GitHub Action Investigator

The following sample shows a script that analyzes a GitHub Action Workflow Job log and attempts to determine the root cause of the issue.

Strategy

The script is a hybrid between traditional software and LLM/Agent based software. We start by collecting relevant information for the LLM, to fill the context with relevant information then we let the agent reason and ask for more information as needed through tools.

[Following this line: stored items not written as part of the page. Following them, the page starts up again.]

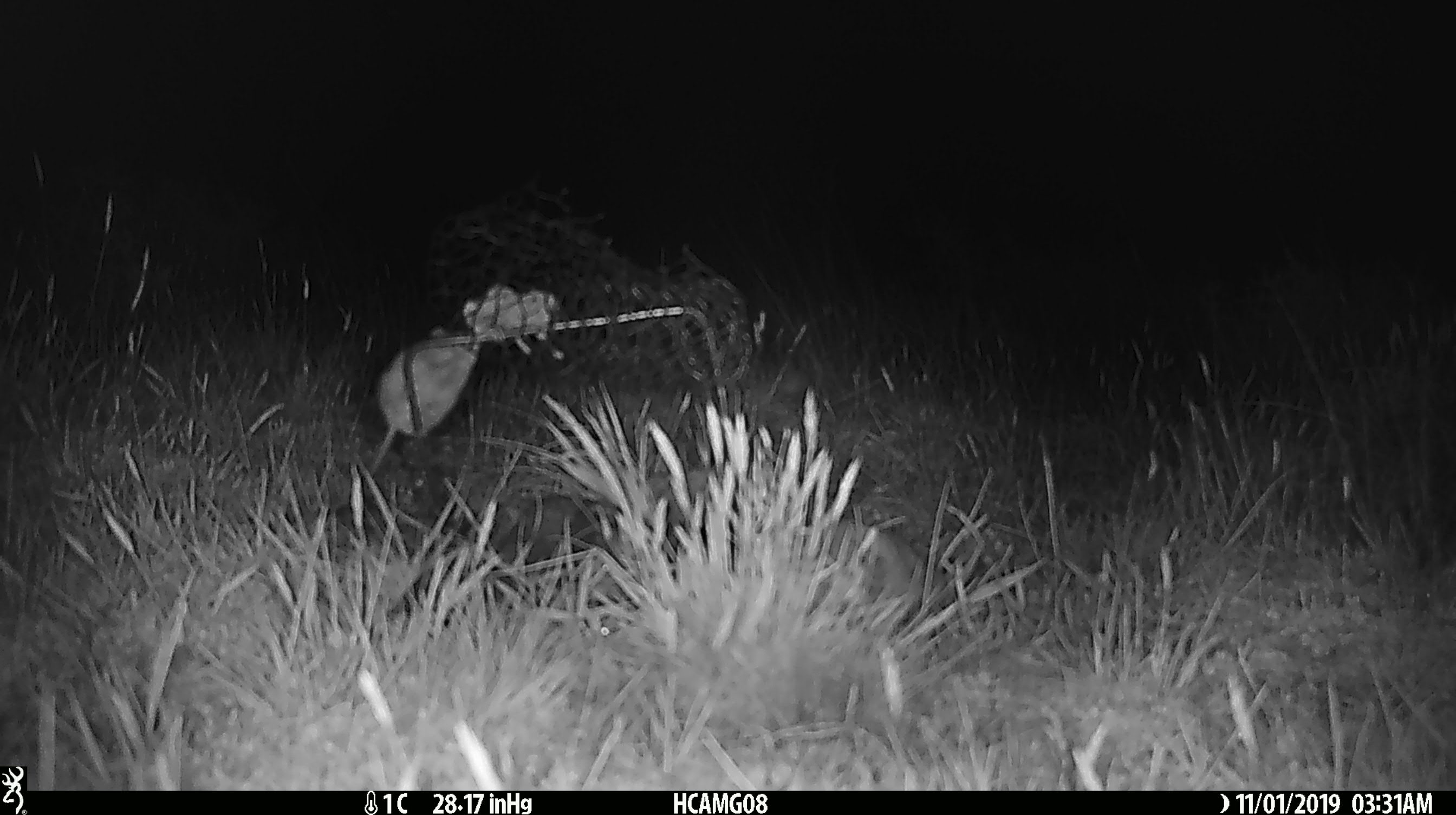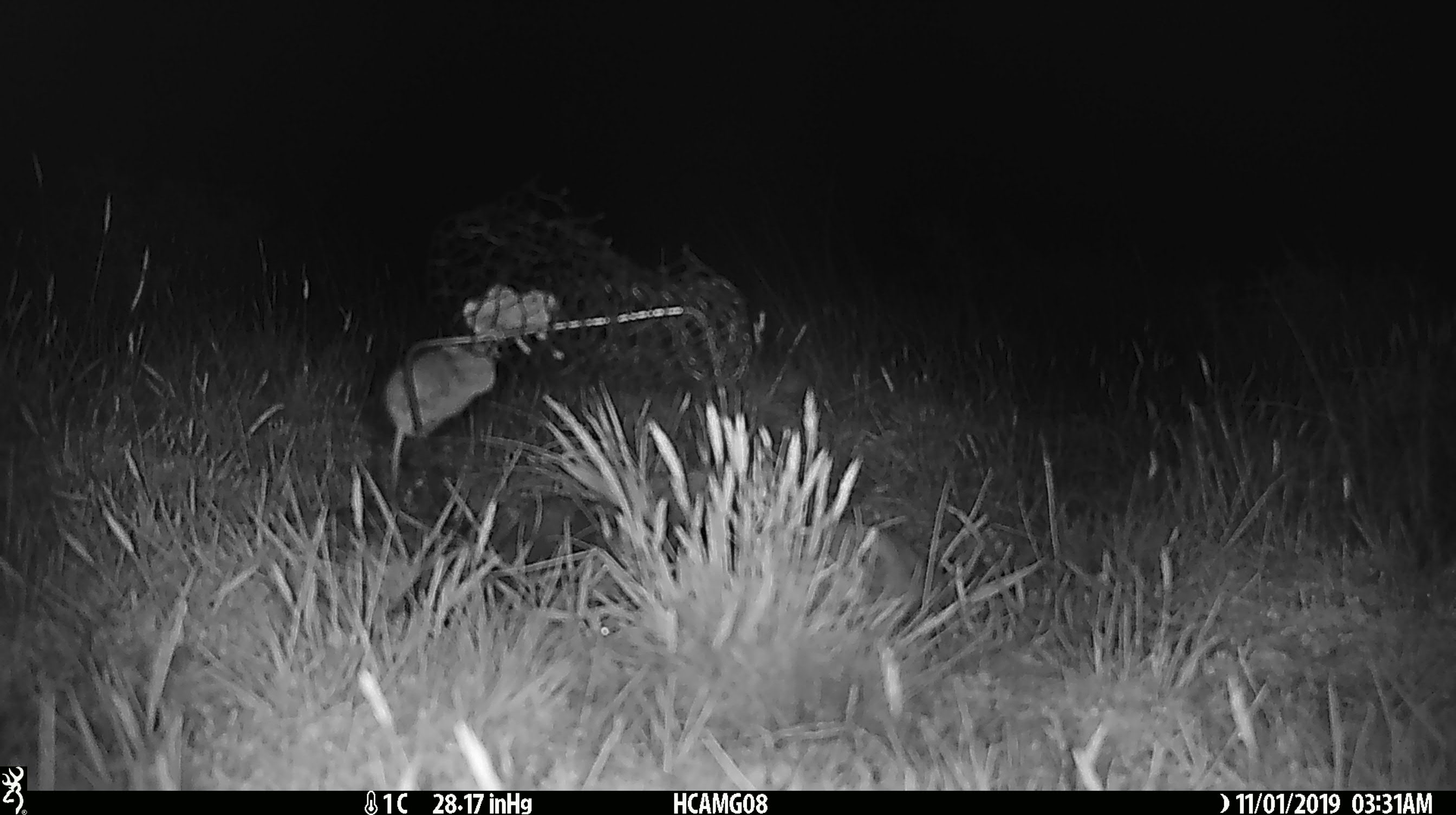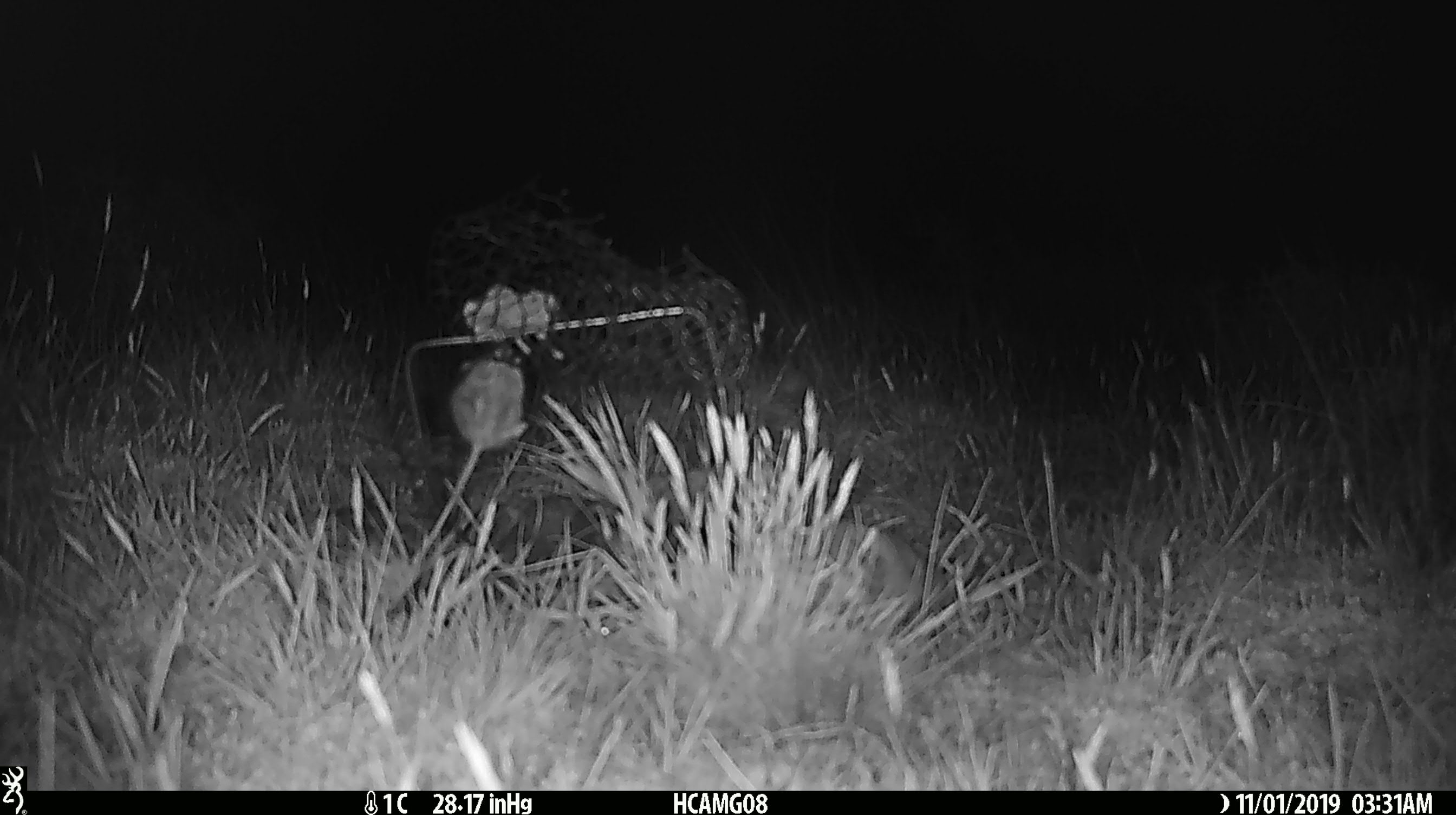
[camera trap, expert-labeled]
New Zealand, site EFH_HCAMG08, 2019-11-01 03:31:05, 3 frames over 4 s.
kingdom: Animalia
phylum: Chordata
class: Mammalia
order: Rodentia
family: Muridae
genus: Mus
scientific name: Mus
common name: mouse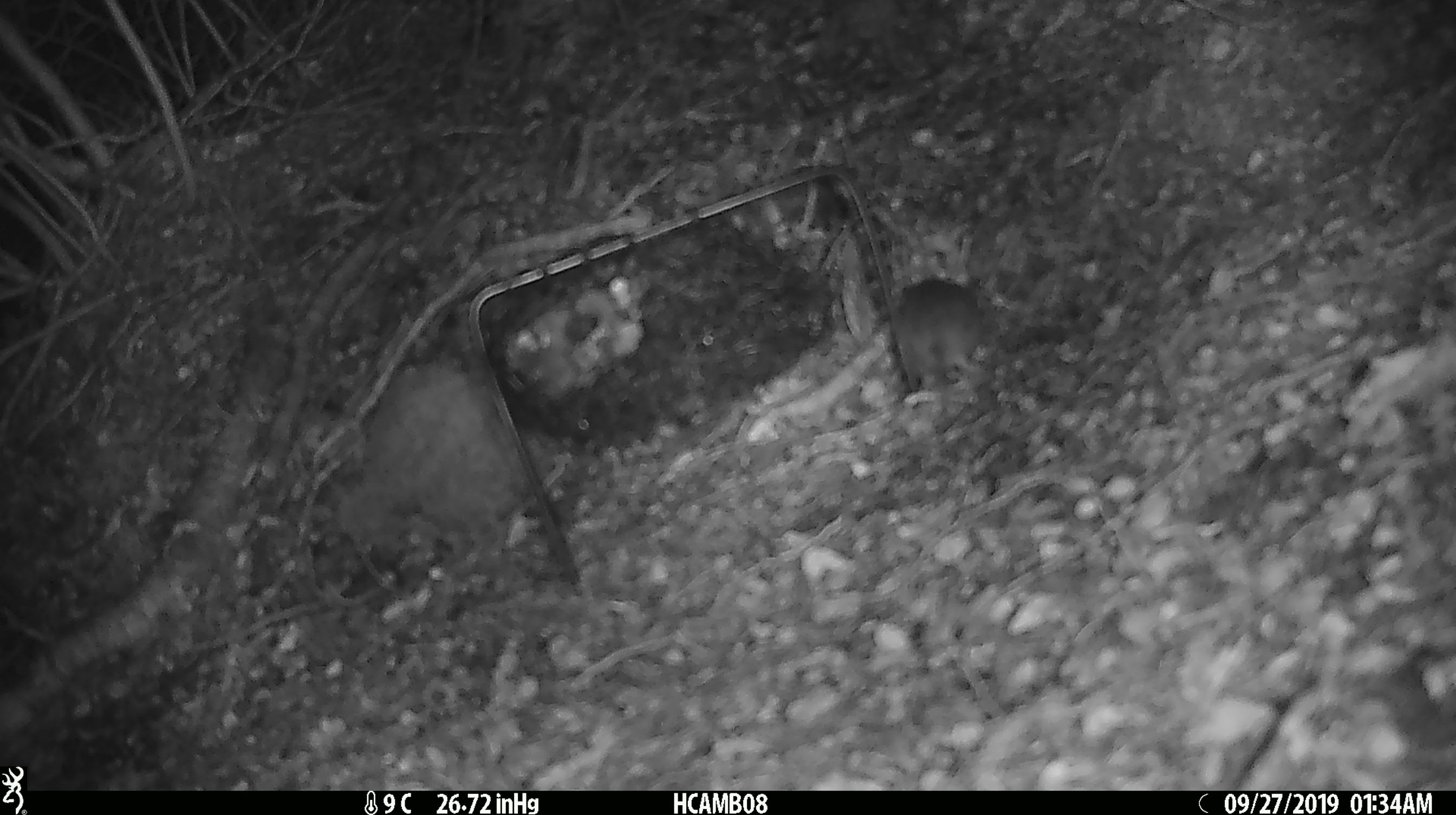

The first part of the script is a traditional software that collects the information and prepares the context for the LLM. It uses the following simple strategy:

find information about the failed workflow run, including commit, and job logs
find the last successful workflow run if any, and gather the commit, and job lobs
build a LLM context with all the information, including commit diffs, and job lobs diffs.

The information gathered is this section is not hallucinated by design and added to the final output using the env.output object.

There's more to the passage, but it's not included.